(Maiduguri) Au moins 43 agriculteurs ont été tués par Boko Haram dans l’État du Borno, dans le Nord-est du Nigeria, où se déroulent samedi les premières élections locales organisées depuis le début de l’insurrection djihadiste en 2009.
« Nous avons retrouvé 43 corps sans vie, tous ont été égorgés, et six personnes gravement blessées », a déclaré Babakura Kolo le responsable d’un groupe d’autodéfense progouvernemental.
« C’est sans aucun doute l’œuvre de Boko Haram qui opère dans la région et attaque fréquemment les agriculteurs », a estimé M. Kolo qui a participé à l’évacuation des victimes.
Cette attaque s’est produite dans une rizière située à moins de dix kilomètres de Maiduguri, la capitale de l’État du Borno. Le mois dernier, 22 agriculteurs avaient déjà été tués dans leurs champs, situés non loin de cette ville.

• **TRAVAIL DEMANDÉ**
Poursuivez le texte sur l'attaque de Boko Haram contre des agriculteurs dans l'État du Borno, en reprenant après sa dernière phrase.

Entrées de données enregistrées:
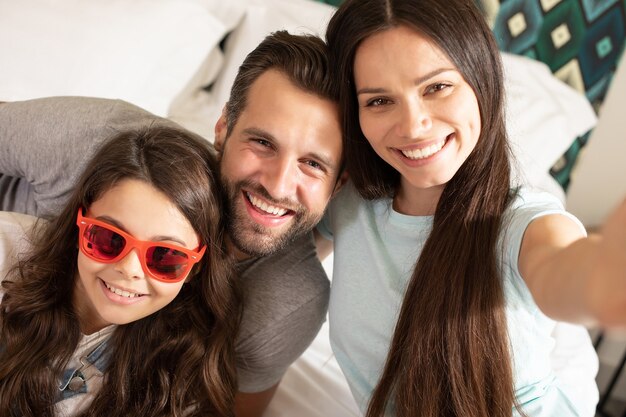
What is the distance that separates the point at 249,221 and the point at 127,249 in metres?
0.27

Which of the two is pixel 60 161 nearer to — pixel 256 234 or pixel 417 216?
pixel 256 234

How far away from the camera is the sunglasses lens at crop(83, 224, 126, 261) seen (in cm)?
104

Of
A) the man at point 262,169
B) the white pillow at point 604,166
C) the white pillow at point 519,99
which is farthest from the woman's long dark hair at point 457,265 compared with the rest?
the white pillow at point 604,166

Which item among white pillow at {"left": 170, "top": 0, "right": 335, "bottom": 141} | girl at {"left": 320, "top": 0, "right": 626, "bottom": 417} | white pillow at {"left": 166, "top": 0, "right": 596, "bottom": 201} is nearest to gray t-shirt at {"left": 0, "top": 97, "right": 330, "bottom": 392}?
girl at {"left": 320, "top": 0, "right": 626, "bottom": 417}

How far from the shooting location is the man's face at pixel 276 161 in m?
1.18

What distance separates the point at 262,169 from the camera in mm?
1210

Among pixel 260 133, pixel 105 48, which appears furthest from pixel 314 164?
pixel 105 48

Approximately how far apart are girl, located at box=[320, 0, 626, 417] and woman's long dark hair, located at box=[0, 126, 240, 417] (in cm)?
32

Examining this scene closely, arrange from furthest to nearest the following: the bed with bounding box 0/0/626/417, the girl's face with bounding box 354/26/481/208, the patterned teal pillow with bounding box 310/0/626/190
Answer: the patterned teal pillow with bounding box 310/0/626/190, the bed with bounding box 0/0/626/417, the girl's face with bounding box 354/26/481/208

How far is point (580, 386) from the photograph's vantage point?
58.3 inches

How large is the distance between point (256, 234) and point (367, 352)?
0.36 metres

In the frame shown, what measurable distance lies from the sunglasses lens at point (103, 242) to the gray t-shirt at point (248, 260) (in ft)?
1.08

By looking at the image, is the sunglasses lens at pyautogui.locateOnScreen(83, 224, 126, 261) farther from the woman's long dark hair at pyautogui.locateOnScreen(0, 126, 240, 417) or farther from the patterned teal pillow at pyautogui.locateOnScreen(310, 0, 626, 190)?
the patterned teal pillow at pyautogui.locateOnScreen(310, 0, 626, 190)

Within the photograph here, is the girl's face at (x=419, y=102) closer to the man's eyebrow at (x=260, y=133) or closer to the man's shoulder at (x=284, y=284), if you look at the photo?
the man's eyebrow at (x=260, y=133)
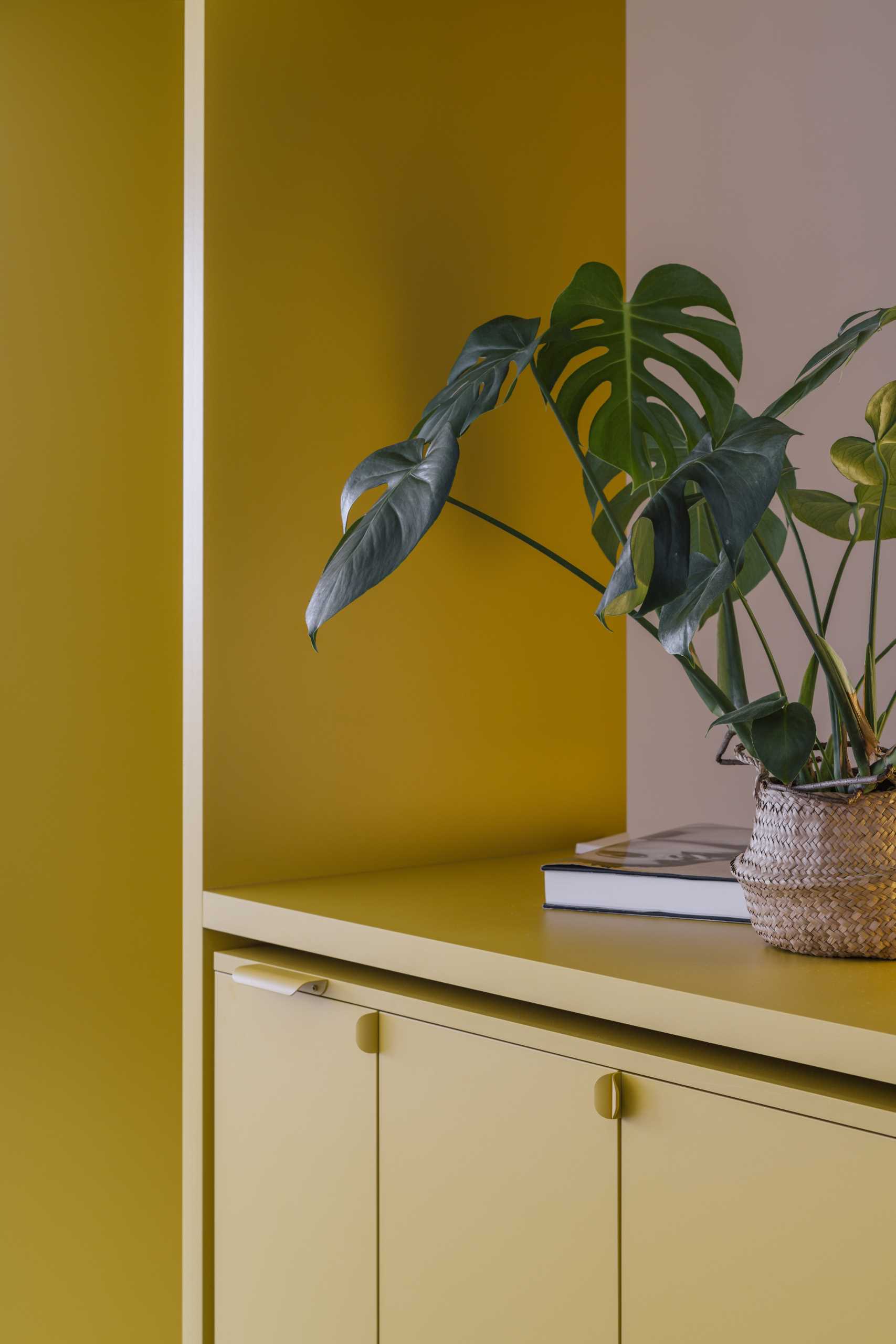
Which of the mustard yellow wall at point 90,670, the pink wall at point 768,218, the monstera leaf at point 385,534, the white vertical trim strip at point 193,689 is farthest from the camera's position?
the mustard yellow wall at point 90,670

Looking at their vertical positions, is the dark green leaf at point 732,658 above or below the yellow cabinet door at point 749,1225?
above

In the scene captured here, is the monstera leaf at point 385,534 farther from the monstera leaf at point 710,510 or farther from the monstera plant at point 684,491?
the monstera leaf at point 710,510

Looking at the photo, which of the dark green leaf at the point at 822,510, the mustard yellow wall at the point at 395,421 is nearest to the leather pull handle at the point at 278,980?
the mustard yellow wall at the point at 395,421

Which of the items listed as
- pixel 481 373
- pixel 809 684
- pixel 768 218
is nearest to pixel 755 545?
pixel 809 684

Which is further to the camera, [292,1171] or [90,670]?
[90,670]

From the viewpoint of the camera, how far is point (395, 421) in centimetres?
138

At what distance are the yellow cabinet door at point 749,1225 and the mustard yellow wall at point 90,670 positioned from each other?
105 centimetres

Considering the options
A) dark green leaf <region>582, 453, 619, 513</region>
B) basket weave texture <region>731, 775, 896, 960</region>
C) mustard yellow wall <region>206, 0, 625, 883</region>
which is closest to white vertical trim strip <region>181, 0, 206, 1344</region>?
mustard yellow wall <region>206, 0, 625, 883</region>

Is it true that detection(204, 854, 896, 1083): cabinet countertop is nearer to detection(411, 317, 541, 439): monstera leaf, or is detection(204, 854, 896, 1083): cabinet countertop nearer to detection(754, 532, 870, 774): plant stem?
detection(754, 532, 870, 774): plant stem

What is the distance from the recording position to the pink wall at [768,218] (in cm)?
146

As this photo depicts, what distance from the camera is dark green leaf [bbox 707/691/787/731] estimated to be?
82cm

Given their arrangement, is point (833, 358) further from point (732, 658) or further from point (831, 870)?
point (831, 870)

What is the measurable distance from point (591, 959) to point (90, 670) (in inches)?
39.9

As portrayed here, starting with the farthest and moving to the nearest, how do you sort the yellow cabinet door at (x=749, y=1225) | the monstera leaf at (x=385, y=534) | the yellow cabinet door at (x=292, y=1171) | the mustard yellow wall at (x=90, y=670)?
the mustard yellow wall at (x=90, y=670)
the yellow cabinet door at (x=292, y=1171)
the monstera leaf at (x=385, y=534)
the yellow cabinet door at (x=749, y=1225)
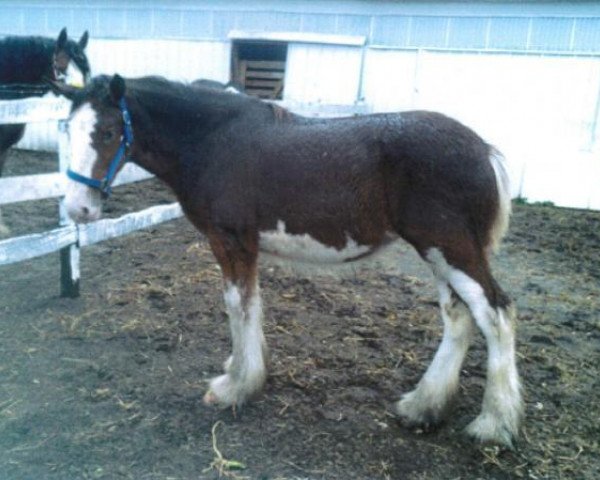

• **ESPACE DE RÉPONSE**
« Soixante ouvriers agricoles ont été engagés pour récolter le riz dans ce champ. Quarante-trois ont été abattus, et six autres blessés », a confirmé à l’AFP un autre milicien, Ibrahim Liman.
Huit agriculteurs sont portés disparus et présumés kidnappés par les djihadistes, a ajouté cette source.
Les corps des victimes ont été transférés dans le village de Zabarmari, à deux kilomètres de la rizière. Ils seront enterrés dimanche, selon un de ses habitants, Mala Bunu, qui a pris part aux opérations de secours.
Cette attaque intervient le jour des élections des représentants et conseillers régionaux des 27 circonscriptions de l’État du Borno.
Ce scrutin avait été mainte fois repoussé depuis 2008, Boko Haram, et sa faction rivale, le groupe État islamique en Afrique de l’Ouest (Iswap), ayant multiplié les attaques meurtrières : ils contrôlent depuis une partie du territoire.
Dans cinq circonscriptions situées sur les pourtours du lac Tchad, zone contrôlée par le groupe Iswap, les habitants ont voté ce samedi loin de chez eux, à Maiguguri.
C’est dans cette ville et sa périphérie que des centaines de milliers de personnes ont trouvé refuge dans des camps de fortune après l’attaque de leurs villages par des djihadistes.
Environ 2 millions de personnes ont du fuir leur domicile depuis le début du conflit en 2009, qui a fait plus de 36 000 morts.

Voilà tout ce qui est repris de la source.